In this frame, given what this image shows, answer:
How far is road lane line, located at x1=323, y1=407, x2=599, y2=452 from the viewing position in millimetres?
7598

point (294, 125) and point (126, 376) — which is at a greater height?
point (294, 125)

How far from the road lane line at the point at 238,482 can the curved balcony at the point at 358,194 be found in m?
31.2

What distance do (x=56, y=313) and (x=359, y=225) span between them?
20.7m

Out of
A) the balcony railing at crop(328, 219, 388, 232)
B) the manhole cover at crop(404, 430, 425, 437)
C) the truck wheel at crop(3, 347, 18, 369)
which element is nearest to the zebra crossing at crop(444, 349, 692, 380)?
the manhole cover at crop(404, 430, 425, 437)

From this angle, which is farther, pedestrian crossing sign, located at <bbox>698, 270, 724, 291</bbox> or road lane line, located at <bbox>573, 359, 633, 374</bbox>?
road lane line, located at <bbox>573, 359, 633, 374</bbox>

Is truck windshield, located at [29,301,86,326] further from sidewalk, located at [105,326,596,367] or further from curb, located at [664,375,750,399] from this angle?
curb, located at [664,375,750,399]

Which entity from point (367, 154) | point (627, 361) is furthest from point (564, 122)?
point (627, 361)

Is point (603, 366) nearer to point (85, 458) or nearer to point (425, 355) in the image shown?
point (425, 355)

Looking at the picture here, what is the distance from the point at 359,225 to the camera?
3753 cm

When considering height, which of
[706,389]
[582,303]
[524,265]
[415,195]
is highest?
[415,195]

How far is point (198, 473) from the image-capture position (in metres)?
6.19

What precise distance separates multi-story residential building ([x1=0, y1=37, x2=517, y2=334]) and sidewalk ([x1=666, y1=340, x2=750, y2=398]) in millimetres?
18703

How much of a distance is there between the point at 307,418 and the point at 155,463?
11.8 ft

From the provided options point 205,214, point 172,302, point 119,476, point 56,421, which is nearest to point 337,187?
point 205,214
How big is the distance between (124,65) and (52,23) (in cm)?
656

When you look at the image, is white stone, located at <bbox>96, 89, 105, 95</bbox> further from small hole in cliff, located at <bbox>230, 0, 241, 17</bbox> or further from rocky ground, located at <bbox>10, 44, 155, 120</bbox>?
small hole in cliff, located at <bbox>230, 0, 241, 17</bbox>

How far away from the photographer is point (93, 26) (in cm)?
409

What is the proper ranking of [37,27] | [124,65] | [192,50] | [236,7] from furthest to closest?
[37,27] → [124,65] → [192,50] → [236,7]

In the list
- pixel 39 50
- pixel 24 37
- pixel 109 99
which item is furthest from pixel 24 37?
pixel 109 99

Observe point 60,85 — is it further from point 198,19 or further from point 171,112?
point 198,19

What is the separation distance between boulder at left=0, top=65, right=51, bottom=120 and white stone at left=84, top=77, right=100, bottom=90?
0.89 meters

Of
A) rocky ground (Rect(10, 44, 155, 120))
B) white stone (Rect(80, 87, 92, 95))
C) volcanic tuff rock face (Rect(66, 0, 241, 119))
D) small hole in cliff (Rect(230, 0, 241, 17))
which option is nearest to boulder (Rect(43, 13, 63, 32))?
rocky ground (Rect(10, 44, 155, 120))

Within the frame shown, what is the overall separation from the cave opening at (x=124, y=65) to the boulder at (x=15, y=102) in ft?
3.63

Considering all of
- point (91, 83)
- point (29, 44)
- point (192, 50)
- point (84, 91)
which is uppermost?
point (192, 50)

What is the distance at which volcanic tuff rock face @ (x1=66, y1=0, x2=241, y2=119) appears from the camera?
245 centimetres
#####
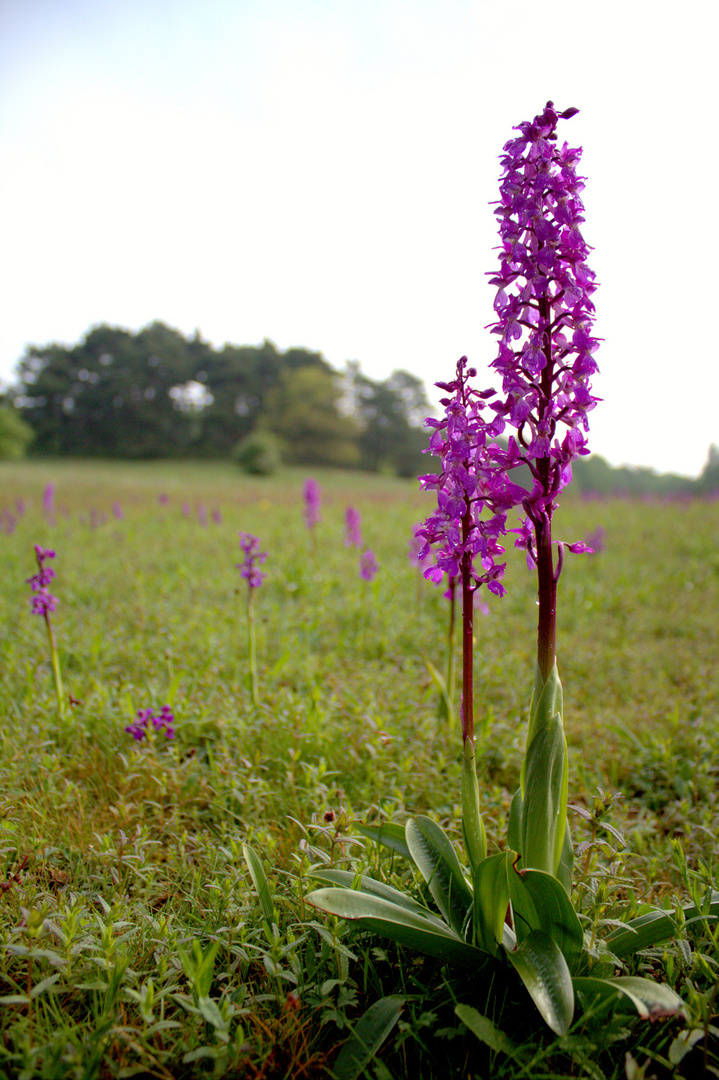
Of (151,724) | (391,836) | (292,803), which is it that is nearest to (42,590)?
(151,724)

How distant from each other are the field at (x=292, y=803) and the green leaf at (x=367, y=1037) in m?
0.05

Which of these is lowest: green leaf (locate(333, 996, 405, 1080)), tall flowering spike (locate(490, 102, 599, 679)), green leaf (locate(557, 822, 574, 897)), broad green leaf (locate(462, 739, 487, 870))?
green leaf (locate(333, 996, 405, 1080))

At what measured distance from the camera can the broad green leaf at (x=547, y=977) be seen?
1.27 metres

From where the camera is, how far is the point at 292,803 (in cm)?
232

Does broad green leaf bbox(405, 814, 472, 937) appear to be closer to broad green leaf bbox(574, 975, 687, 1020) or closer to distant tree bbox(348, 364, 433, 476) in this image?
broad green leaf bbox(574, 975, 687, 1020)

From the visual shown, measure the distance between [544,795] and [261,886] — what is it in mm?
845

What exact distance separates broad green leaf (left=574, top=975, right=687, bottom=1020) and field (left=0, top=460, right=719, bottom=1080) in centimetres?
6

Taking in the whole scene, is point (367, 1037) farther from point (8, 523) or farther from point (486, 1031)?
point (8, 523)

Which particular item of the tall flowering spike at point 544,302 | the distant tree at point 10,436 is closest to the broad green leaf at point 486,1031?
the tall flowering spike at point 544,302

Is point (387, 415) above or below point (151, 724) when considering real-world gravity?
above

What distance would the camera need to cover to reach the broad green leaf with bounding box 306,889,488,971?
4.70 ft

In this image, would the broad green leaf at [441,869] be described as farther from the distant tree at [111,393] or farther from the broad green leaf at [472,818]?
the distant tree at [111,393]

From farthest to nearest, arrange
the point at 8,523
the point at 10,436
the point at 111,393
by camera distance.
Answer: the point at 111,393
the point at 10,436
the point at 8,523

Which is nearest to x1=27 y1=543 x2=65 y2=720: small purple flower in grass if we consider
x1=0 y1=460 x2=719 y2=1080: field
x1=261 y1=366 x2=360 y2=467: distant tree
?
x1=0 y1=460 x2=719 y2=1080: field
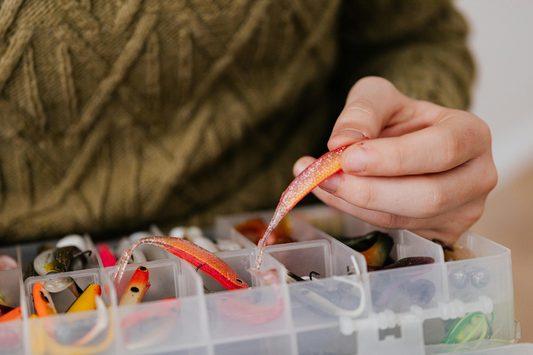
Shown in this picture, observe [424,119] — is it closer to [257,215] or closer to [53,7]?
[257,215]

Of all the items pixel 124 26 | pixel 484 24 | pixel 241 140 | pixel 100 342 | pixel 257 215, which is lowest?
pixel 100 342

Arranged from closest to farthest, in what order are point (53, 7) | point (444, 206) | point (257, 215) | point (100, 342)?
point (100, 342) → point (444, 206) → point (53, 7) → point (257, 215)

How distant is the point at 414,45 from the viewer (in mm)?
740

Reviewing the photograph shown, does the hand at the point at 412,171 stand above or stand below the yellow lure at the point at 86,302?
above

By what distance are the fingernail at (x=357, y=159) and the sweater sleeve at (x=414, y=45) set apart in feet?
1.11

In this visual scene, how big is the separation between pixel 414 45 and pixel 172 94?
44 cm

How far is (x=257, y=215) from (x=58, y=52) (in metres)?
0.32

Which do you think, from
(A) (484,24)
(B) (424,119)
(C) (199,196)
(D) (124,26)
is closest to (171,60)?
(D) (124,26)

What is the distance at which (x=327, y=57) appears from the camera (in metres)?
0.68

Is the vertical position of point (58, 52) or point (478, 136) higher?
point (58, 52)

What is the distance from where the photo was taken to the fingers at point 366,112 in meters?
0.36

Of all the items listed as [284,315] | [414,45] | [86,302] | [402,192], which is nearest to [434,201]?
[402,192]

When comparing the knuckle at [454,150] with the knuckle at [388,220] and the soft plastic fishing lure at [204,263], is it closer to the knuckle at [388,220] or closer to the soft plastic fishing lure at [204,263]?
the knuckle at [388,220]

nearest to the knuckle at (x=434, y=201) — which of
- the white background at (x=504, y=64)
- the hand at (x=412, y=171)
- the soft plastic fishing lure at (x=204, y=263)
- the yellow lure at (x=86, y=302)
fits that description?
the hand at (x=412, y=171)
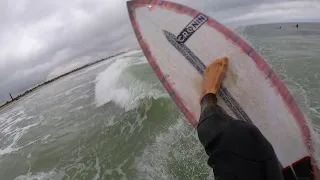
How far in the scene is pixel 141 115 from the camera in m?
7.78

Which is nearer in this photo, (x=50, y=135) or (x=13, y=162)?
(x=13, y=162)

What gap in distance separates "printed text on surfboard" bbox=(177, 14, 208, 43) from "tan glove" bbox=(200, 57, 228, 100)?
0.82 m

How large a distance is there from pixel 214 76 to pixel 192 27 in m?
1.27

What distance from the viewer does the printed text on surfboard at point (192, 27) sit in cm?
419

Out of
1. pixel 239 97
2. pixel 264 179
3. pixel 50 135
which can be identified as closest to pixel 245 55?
#####
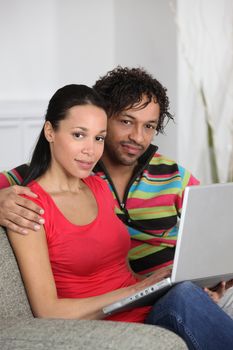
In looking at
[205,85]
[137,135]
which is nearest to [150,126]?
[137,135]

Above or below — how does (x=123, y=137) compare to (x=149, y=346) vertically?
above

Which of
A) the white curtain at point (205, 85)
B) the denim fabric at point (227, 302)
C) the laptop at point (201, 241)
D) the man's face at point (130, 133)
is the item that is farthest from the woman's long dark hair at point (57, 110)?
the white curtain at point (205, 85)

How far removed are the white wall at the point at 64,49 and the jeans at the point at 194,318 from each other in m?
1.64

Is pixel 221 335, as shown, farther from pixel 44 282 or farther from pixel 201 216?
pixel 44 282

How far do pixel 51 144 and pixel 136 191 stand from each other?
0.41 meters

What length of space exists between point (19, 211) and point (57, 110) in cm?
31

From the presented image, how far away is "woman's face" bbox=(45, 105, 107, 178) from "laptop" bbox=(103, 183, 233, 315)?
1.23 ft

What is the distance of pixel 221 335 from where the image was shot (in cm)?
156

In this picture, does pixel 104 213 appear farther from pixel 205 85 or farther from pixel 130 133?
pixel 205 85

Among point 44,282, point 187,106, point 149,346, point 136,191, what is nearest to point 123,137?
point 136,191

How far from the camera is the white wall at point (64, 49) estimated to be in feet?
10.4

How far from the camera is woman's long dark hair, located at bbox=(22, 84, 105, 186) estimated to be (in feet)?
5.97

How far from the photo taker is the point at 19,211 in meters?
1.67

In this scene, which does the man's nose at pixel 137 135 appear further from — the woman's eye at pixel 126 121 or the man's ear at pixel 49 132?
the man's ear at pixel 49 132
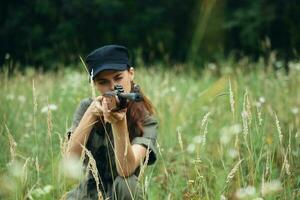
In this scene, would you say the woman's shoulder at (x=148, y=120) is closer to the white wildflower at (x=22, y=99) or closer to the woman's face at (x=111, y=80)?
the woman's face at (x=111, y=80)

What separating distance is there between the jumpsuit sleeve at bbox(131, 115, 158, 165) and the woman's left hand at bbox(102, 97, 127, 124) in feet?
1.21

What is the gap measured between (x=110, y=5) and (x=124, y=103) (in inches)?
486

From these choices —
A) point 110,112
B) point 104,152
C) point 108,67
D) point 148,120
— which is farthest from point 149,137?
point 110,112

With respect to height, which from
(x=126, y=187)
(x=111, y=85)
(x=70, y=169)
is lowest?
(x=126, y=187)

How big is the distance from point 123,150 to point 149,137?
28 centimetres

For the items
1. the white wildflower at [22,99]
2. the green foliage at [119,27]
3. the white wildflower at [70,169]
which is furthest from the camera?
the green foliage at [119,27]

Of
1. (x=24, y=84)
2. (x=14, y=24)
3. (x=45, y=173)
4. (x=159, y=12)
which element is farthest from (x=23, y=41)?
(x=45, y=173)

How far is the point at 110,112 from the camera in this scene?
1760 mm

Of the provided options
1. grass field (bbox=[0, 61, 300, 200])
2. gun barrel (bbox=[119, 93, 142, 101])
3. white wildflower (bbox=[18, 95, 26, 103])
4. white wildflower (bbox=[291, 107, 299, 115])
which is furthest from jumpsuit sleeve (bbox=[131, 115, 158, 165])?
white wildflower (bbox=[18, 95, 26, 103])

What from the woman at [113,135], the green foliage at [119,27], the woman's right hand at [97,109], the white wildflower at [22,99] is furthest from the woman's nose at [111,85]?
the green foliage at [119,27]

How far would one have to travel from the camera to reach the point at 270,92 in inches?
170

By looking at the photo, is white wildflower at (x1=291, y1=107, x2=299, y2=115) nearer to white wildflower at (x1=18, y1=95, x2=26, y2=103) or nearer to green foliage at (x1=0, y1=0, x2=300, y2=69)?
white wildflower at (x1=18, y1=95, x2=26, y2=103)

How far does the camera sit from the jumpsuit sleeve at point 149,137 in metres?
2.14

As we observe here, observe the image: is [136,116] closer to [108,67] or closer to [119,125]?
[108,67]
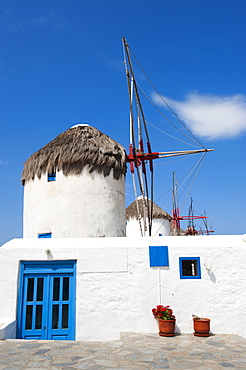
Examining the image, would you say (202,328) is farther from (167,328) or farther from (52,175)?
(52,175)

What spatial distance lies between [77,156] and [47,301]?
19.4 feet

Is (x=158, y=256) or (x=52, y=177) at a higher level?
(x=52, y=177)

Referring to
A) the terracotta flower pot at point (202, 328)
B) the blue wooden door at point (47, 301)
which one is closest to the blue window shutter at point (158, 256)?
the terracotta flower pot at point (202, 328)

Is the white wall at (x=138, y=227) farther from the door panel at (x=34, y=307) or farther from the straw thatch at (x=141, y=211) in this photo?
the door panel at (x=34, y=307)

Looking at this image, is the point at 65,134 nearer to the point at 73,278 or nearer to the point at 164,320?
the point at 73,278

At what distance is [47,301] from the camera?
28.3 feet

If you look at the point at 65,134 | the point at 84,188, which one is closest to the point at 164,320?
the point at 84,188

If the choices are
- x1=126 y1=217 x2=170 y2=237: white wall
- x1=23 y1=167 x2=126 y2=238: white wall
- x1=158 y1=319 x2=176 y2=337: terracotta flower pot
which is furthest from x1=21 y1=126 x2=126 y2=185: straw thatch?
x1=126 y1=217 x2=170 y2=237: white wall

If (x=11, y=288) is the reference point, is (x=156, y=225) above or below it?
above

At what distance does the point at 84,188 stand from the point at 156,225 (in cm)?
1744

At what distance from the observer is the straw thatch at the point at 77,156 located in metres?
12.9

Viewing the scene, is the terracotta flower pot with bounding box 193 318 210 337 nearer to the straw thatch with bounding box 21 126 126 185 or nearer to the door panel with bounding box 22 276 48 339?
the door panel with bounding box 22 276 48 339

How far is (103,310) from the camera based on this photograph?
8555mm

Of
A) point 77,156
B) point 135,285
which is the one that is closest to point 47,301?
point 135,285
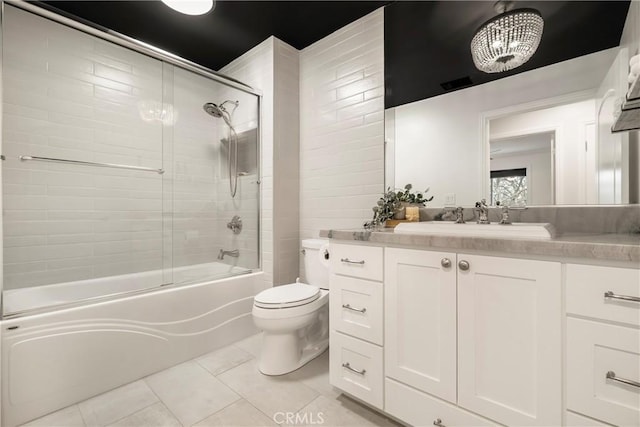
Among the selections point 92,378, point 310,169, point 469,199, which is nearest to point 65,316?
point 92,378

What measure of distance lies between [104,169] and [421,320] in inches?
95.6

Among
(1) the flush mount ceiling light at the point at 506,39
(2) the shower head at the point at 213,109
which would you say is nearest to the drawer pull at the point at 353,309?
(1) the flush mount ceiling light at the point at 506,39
#####
→ Problem to work on
Gather every line in the rows above that contains the word "millimetres" and copy each of those lines in full.

→ Solution below
How far is road lane line, located at x1=323, y1=407, x2=599, y2=452 from the viewing position in millimetres?
What precise distance separates multi-story residential building ([x1=0, y1=37, x2=517, y2=334]) and sidewalk ([x1=666, y1=340, x2=750, y2=398]) in millimetres?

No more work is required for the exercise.